Human telomerase reverse transcriptase (hTERT) promoter mutations can cause oncogenesis in somatic cells. The molecular mechanism, eluded so far, consists on failing to silence TERT expression in somatic cells presenting mutations in the TERT promoter. The finding, from Dr. Hockemeyer’s lab at the University of California in Berkeley, has been published in eLife.
Telomeres, the protective ends of chromosomes, shorten with each cell division, causing cells to die or enter into senescence after approximately 50 divisions. Stem cells, however, can divide indefinitely thanks to the telomerase enzyme, a reverse transcriptase that carries its own RNA template to elongate telomeres. When stem cells become a specialized cell type, telomerase expression is silenced and cells become mortal.

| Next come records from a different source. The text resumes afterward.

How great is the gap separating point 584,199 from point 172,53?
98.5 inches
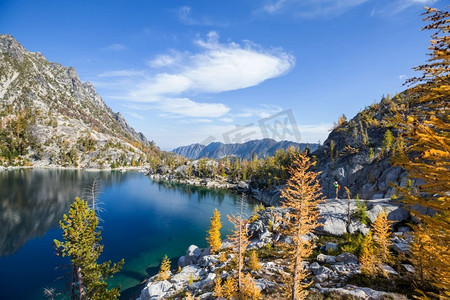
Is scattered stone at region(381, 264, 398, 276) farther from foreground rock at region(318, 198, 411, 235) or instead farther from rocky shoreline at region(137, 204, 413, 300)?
foreground rock at region(318, 198, 411, 235)

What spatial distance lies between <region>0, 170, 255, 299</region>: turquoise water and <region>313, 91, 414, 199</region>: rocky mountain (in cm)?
3289

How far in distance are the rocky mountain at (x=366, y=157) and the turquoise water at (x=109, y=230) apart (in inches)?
1295

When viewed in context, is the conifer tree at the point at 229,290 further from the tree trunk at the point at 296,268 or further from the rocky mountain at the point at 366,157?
the rocky mountain at the point at 366,157

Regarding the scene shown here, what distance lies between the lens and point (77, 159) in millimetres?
177125

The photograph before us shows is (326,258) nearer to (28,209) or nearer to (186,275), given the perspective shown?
(186,275)

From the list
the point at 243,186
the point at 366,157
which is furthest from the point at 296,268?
the point at 243,186

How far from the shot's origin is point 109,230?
5125 centimetres

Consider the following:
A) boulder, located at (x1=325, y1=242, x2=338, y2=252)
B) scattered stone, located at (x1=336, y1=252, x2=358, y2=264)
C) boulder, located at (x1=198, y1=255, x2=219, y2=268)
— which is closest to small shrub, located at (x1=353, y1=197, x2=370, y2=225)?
boulder, located at (x1=325, y1=242, x2=338, y2=252)

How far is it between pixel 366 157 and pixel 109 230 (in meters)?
73.6

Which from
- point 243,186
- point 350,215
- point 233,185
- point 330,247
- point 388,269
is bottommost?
point 233,185

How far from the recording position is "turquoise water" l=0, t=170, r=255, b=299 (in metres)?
31.4

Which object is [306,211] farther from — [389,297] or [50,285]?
[50,285]

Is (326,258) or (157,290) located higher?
(326,258)

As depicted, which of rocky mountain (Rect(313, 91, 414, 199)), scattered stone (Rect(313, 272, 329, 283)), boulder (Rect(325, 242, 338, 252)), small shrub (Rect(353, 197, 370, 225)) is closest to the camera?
scattered stone (Rect(313, 272, 329, 283))
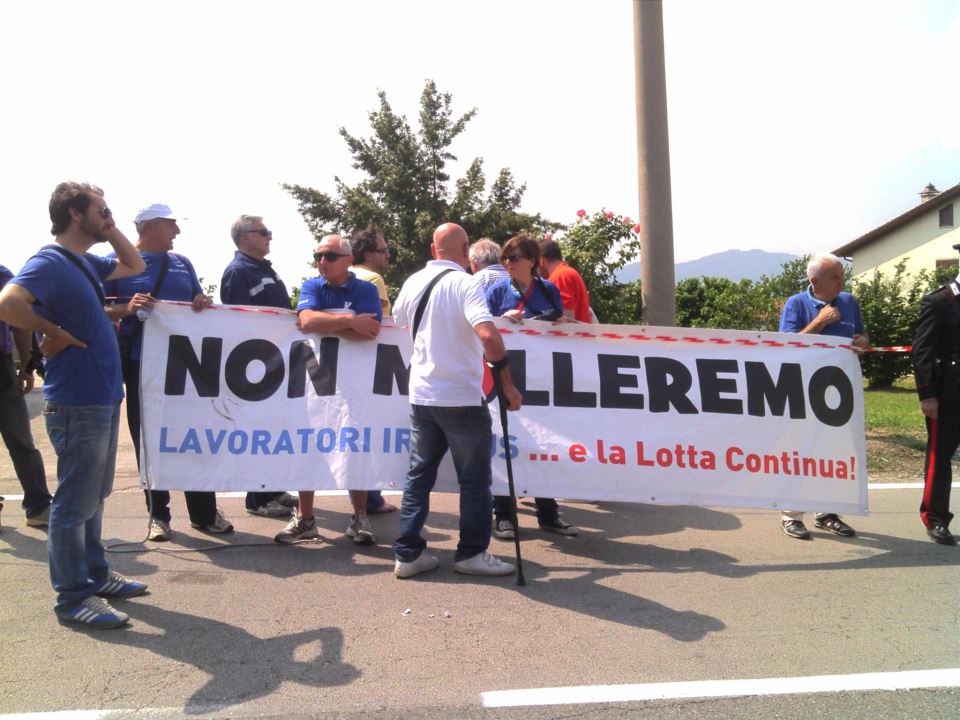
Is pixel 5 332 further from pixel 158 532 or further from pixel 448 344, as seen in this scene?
pixel 448 344

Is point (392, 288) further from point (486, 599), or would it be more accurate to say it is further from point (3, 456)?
point (486, 599)

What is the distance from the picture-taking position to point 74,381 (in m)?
3.87

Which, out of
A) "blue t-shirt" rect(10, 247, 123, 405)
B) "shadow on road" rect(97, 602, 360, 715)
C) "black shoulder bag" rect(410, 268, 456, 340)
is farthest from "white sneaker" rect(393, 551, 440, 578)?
"blue t-shirt" rect(10, 247, 123, 405)

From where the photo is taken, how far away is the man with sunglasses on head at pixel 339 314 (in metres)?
5.22

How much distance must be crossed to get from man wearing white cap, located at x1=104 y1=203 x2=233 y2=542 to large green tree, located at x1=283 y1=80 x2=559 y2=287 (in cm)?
1291

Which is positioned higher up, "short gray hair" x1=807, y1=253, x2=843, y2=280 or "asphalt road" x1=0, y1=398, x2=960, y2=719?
"short gray hair" x1=807, y1=253, x2=843, y2=280

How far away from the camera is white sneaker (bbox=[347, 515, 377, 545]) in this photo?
17.3 feet

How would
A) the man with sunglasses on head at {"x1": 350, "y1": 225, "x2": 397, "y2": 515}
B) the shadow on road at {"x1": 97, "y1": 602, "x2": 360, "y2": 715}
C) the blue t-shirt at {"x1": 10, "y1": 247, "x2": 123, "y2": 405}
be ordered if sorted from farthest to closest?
the man with sunglasses on head at {"x1": 350, "y1": 225, "x2": 397, "y2": 515}
the blue t-shirt at {"x1": 10, "y1": 247, "x2": 123, "y2": 405}
the shadow on road at {"x1": 97, "y1": 602, "x2": 360, "y2": 715}

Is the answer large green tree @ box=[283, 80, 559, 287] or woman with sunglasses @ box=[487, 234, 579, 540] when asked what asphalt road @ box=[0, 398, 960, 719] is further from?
large green tree @ box=[283, 80, 559, 287]

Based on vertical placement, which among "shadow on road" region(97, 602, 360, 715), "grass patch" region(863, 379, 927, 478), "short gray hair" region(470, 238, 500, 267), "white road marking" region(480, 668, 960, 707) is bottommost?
"white road marking" region(480, 668, 960, 707)

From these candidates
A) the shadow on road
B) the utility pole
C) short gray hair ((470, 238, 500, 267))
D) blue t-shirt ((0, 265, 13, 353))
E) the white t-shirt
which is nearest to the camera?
the shadow on road

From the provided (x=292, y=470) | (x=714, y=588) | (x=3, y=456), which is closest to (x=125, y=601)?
(x=292, y=470)

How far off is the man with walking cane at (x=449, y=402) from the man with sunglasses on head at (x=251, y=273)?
1.50 metres

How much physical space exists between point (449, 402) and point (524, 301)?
4.89 ft
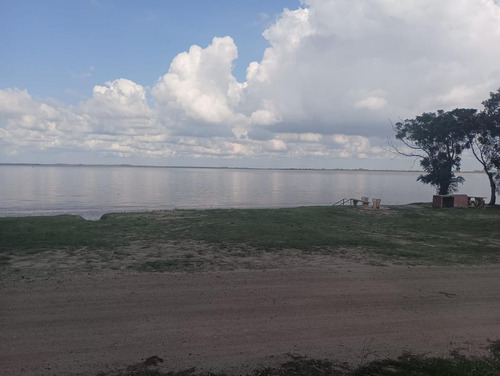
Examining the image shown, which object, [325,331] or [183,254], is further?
[183,254]

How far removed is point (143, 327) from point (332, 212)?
20.7 m

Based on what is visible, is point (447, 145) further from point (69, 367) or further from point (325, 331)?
Answer: point (69, 367)

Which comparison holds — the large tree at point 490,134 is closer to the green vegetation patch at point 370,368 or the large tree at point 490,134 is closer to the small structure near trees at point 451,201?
the small structure near trees at point 451,201

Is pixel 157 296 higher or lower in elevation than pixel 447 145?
lower

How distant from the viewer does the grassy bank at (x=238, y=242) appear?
11.0 meters

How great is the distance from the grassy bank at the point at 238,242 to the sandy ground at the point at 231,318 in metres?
1.79

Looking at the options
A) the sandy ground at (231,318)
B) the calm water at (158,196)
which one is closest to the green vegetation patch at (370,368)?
the sandy ground at (231,318)

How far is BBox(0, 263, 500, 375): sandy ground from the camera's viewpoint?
544cm

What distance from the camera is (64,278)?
8734mm

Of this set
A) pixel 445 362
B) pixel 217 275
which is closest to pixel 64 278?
pixel 217 275

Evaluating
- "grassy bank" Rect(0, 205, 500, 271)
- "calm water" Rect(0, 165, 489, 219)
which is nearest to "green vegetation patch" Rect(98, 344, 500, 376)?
"grassy bank" Rect(0, 205, 500, 271)

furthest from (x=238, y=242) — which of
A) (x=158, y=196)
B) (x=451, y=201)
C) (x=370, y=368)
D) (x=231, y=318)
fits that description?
(x=158, y=196)

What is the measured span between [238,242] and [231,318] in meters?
7.33

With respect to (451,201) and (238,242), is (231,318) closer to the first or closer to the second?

Some types of cells happen to become cancerous because of mutations that keep telomerase active when it should have been inactivated. Mutations in the TERT promoter have been identified in certain cancer types. Dirk Hockemeyer and his team decided to try those mutations in human embryonic stem cells (hESCs), to see if they enhanced TERT expression or activity. They previously failed to see any difference between cancer cells carrying or not the mutations, but they later attributed it to cancer cells having acquired telomerase activity by alternative ways. The researchers did not find different TERT activity or expression in hESCs with mutated TERT promoter. However, they saw an effect when they differenciated the hESCs into connective tissue cells. Unlike the wild-type cells, the TERT promoter mutants did not restrict TERT expression, so they kept long telomeres. When these mutant human cells were transplanted into mice, they kept longer telomeres as well. The researchers concluded that certain TERT promoter mutations can make cells immortal and tumorigenic.